Do you think all the housing construction is due to the fact that people are going to stop coming here? Look around, do you think Marriott Corp, Hyatt, Shangri-La, Outrigger to name a few, are investing here because they are stupid? Gee, do I believe their investment strategists, or you?

I'm in a business where my product, 85% anyway is sold to hotels,resorts and restaurants that cater to tourists. In the last three years sales have doubled. 100% growth. You can go with you Jardine whatever prognoticators, but I've got realtime stats and they do not say that biz is slowing, quite the opposite.

The glass is half full my friend, not half empty.

Sounds like you are doing well. Just imagine how much better you would be doing if there werent so many crooks operating in Phuket, and by that I mean Thais and Farangs. Get serious, Phuket has become the a-hole of Thailand. All of these posters cannot be getting it wrong. I am still living in Thailand (Chiang Mai) and will never spend another baht on Phuket.

Posted

Having frequently visited Phuket over the past 17 years I have slowly become more and more disenchanted with it. I have spent the last 5 days down there, and to be honest I was pretty sick of the poor service, rip off taxi's and generally high prices. I don't mind paying more if the service etc is good, but down there it makes no difference.

As for Air Asia :o , well thats another story that I'll post later......

Posted
I am sure Phuket will always have some sort of tourist industry. However they don't seem to be very good at attracting the right type of tourists.

Retirees with good income and second home owners are now being wooed by other places in the region such as Malaysia, Bali and Vietnam.

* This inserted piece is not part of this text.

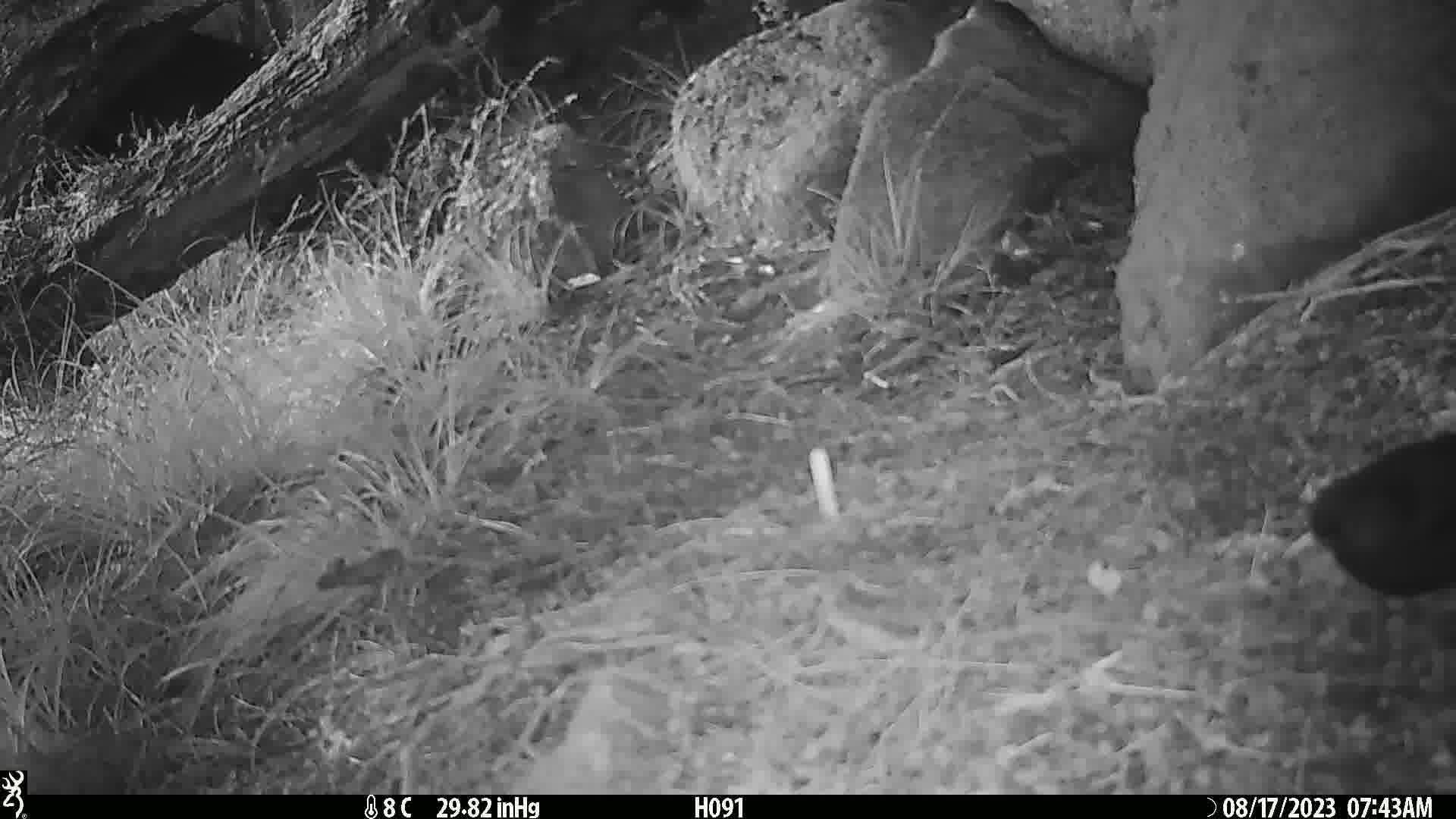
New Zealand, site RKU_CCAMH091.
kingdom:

While these places are all making it easier for these folk to get long term visas and to enjoy home ownership, Thailand seems to be doing everything it can to keep them out.

If your selling points are beaches, sex industry and cheap booze, its pretty obvious who is going to show up.

I think beaches will be too degraded within a few years to remain a draw.

Visibly raw sewage poured in to the various bays.

Recently it's not just the monsoon wind encrusting entire lengths with plastic and whiskey leavings.

And then there's Jack the Lipper.

Posted
Having recently returned I can say a few things about this:

1.the route down Beach Rd every day in Patong annoyed me due to all the "massage/suit/watches" etc would cross road (not easy) to avoid

2.Im a crap haggler so did less shopping than I would if I felt it was fair (also had one stall where I paid for 5 things and only 3 were in bag when I got back top hotel)

3. can see why some are put off by Bangla - reminded me of Faliraki/Blackpool - certainly sights on soi Croc must take some explaining to small kids!

4. on the beach one day there was a queue trying to sell me stuff when I wanted peace

Of course all of this is my fault becuase I chose to be in Patong - but that's where my dive school was based and in the end whatever "problems" there were it was all worth it for the moments spent underwater at the sights we went to on the dive boat

So that is why on balance I say go to Phuket but if you want quiet with money go BangTao and quiet without Karon/Kata and for energetic singles go Patong

On your statement 4 ; I've found if I don't make eye contact, they usually will not approach as it means , " Not interested."